The stationary points are carat=.0094, colour=5.514, clarity=-.3602, and certification = 1.675. The eigen values are carat=686.62, colour=434.09, clarity=46.02, and certification=-13.94. From these eigenvalues we can determine if there will be a maximum, minimum, saddle point, or ridge carat:colour (maximum) carat:clarity(maximum) carat:certification(saddle point) colour:clarity(maximum) colour:certification(saddle point) clarit:certification(saddle point)
par(mfrow=c(2,3))
contour(d.rsm, ~carat + colour + clarity + certification, image=TRUE, at=summary(d.rsm$canoncial$xs))
When looking at these contour plots of the response surfaces, it is difficult to really determine which interactions are significant and which have extrema.
shapiro.test(d$price)
##
## Shapiro-Wilk normality test
##
## data: d$price
## W = 0.9286, p-value = 7.504e-11
qqnorm(residuals(d.rsm))
qqline(residuals(d.rsm))
plot(fitted(d.rsm),residuals(d.rsm))
The shapiro test is used to check if the response variable is normal. With an alpha level of .05, and a pvalue of 7.504e-11, we assume that the data is normally distributed.
A Q-Q plot can be used to compare the shape of the distribution of the dataset. The Q-Q plot and Q-Q line of the residuals for both ANOVA models appear to be normal. However at each of the ends, the residuals seem to stray from the line. When looking at the plot of the fitted model and the residuals, a good fit would be if the plot was symmetric at zero and had a high variation. The points seem to be symmetric at zero at the beginning however it loses symmetry towards the right of the plot.

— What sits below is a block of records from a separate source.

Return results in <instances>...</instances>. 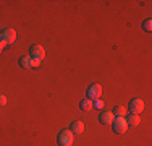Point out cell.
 Returning <instances> with one entry per match:
<instances>
[{
	"label": "cell",
	"instance_id": "cell-1",
	"mask_svg": "<svg viewBox=\"0 0 152 146\" xmlns=\"http://www.w3.org/2000/svg\"><path fill=\"white\" fill-rule=\"evenodd\" d=\"M57 141H58V146H71L73 141H75V135L71 133L70 130H63V131L58 133Z\"/></svg>",
	"mask_w": 152,
	"mask_h": 146
},
{
	"label": "cell",
	"instance_id": "cell-2",
	"mask_svg": "<svg viewBox=\"0 0 152 146\" xmlns=\"http://www.w3.org/2000/svg\"><path fill=\"white\" fill-rule=\"evenodd\" d=\"M112 128H113L115 133L121 135L128 130V123H126V119L125 117H115L113 122H112Z\"/></svg>",
	"mask_w": 152,
	"mask_h": 146
},
{
	"label": "cell",
	"instance_id": "cell-3",
	"mask_svg": "<svg viewBox=\"0 0 152 146\" xmlns=\"http://www.w3.org/2000/svg\"><path fill=\"white\" fill-rule=\"evenodd\" d=\"M29 57L32 58V60H39V62H42L44 60V57H45V50H44V47L42 46H39V44H34V46L29 49Z\"/></svg>",
	"mask_w": 152,
	"mask_h": 146
},
{
	"label": "cell",
	"instance_id": "cell-4",
	"mask_svg": "<svg viewBox=\"0 0 152 146\" xmlns=\"http://www.w3.org/2000/svg\"><path fill=\"white\" fill-rule=\"evenodd\" d=\"M128 111H129V114H133V115H139L141 112L144 111V101L142 99H139V97H136V99H133L131 102H129V105H128Z\"/></svg>",
	"mask_w": 152,
	"mask_h": 146
},
{
	"label": "cell",
	"instance_id": "cell-5",
	"mask_svg": "<svg viewBox=\"0 0 152 146\" xmlns=\"http://www.w3.org/2000/svg\"><path fill=\"white\" fill-rule=\"evenodd\" d=\"M0 39H2L5 44H13L16 41V31L13 28H7L0 32Z\"/></svg>",
	"mask_w": 152,
	"mask_h": 146
},
{
	"label": "cell",
	"instance_id": "cell-6",
	"mask_svg": "<svg viewBox=\"0 0 152 146\" xmlns=\"http://www.w3.org/2000/svg\"><path fill=\"white\" fill-rule=\"evenodd\" d=\"M100 96H102V86L97 85V83H94L88 88V99L91 101H97L100 99Z\"/></svg>",
	"mask_w": 152,
	"mask_h": 146
},
{
	"label": "cell",
	"instance_id": "cell-7",
	"mask_svg": "<svg viewBox=\"0 0 152 146\" xmlns=\"http://www.w3.org/2000/svg\"><path fill=\"white\" fill-rule=\"evenodd\" d=\"M20 65H21V68H37L39 65H41V62L32 60L29 55H23L20 58Z\"/></svg>",
	"mask_w": 152,
	"mask_h": 146
},
{
	"label": "cell",
	"instance_id": "cell-8",
	"mask_svg": "<svg viewBox=\"0 0 152 146\" xmlns=\"http://www.w3.org/2000/svg\"><path fill=\"white\" fill-rule=\"evenodd\" d=\"M113 119H115V115H113V112H110V111L100 112V115H99V122L102 123V125H112Z\"/></svg>",
	"mask_w": 152,
	"mask_h": 146
},
{
	"label": "cell",
	"instance_id": "cell-9",
	"mask_svg": "<svg viewBox=\"0 0 152 146\" xmlns=\"http://www.w3.org/2000/svg\"><path fill=\"white\" fill-rule=\"evenodd\" d=\"M70 131L71 133H76V135H79V133H83L84 131V123L83 122H79V120H75V122H71V125H70Z\"/></svg>",
	"mask_w": 152,
	"mask_h": 146
},
{
	"label": "cell",
	"instance_id": "cell-10",
	"mask_svg": "<svg viewBox=\"0 0 152 146\" xmlns=\"http://www.w3.org/2000/svg\"><path fill=\"white\" fill-rule=\"evenodd\" d=\"M79 107H81V111L88 112V111H91V109L94 107V101H91V99H83L81 102H79Z\"/></svg>",
	"mask_w": 152,
	"mask_h": 146
},
{
	"label": "cell",
	"instance_id": "cell-11",
	"mask_svg": "<svg viewBox=\"0 0 152 146\" xmlns=\"http://www.w3.org/2000/svg\"><path fill=\"white\" fill-rule=\"evenodd\" d=\"M139 122H141V119H139V115H129V119H126V123H128V127H137L139 125Z\"/></svg>",
	"mask_w": 152,
	"mask_h": 146
},
{
	"label": "cell",
	"instance_id": "cell-12",
	"mask_svg": "<svg viewBox=\"0 0 152 146\" xmlns=\"http://www.w3.org/2000/svg\"><path fill=\"white\" fill-rule=\"evenodd\" d=\"M126 114H128V109L125 105H117L113 111V115H117V117H125Z\"/></svg>",
	"mask_w": 152,
	"mask_h": 146
},
{
	"label": "cell",
	"instance_id": "cell-13",
	"mask_svg": "<svg viewBox=\"0 0 152 146\" xmlns=\"http://www.w3.org/2000/svg\"><path fill=\"white\" fill-rule=\"evenodd\" d=\"M142 29H144V31H147V32L152 31V20H151V18H147V20L142 21Z\"/></svg>",
	"mask_w": 152,
	"mask_h": 146
},
{
	"label": "cell",
	"instance_id": "cell-14",
	"mask_svg": "<svg viewBox=\"0 0 152 146\" xmlns=\"http://www.w3.org/2000/svg\"><path fill=\"white\" fill-rule=\"evenodd\" d=\"M94 109H99V111H102V109H104V102L100 101V99H97L96 102H94Z\"/></svg>",
	"mask_w": 152,
	"mask_h": 146
},
{
	"label": "cell",
	"instance_id": "cell-15",
	"mask_svg": "<svg viewBox=\"0 0 152 146\" xmlns=\"http://www.w3.org/2000/svg\"><path fill=\"white\" fill-rule=\"evenodd\" d=\"M5 104H7V96L0 94V105H5Z\"/></svg>",
	"mask_w": 152,
	"mask_h": 146
},
{
	"label": "cell",
	"instance_id": "cell-16",
	"mask_svg": "<svg viewBox=\"0 0 152 146\" xmlns=\"http://www.w3.org/2000/svg\"><path fill=\"white\" fill-rule=\"evenodd\" d=\"M5 46H7V44H5V42H3V41H2V39H0V54H2V52H3V49H5Z\"/></svg>",
	"mask_w": 152,
	"mask_h": 146
}]
</instances>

Since the dataset consist of observations of prices of diamonds in Singapore, it is possible that all of the values were from chance and that there might have been something different about the year the observations were made.There may be other nuisance factors that were not recorded that year and the pricing of diamonds could be based off of different people’s judgements and not a set standard. The Kruskal Wallis test does not assume a normal distrubtion of the residuals and could be used to test if the variation can be attributed to anything other than randomization without assuming a normal distribution.
kruskal.test(price~carat, data=d)
##
## Kruskal-Wallis rank sum test
##
## data: price by carat
## Kruskal-Wallis chi-squared = 274.3102, df = 3, p-value < 2.2e-16
kruskal.test(price~colour, data=d)
##
## Kruskal-Wallis rank sum test
##
## data: price by colour
## Kruskal-Wallis chi-squared = 3.523, df = 5, p-value = 0.6199
kruskal.test(price~clarity, data=d)
##
## Kruskal-Wallis rank sum test
##
## data: price by clarity
## Kruskal-Wallis chi-squared = 34.0992, df = 4, p-value = 7.111e-07
kruskal.test(price~certification, data=d)
##
## Kruskal-Wallis rank sum test
##
## data: price by certification
## Kruskal-Wallis chi-squared = 91.7821, df = 2, p-value < 2.2e-16
When looking at the results of the Kruskal-Wallis test, we would reject the null hypothesis and the variation in ther replacement rate can be attributed to Carat, clarity and certification with an alpha level of .05.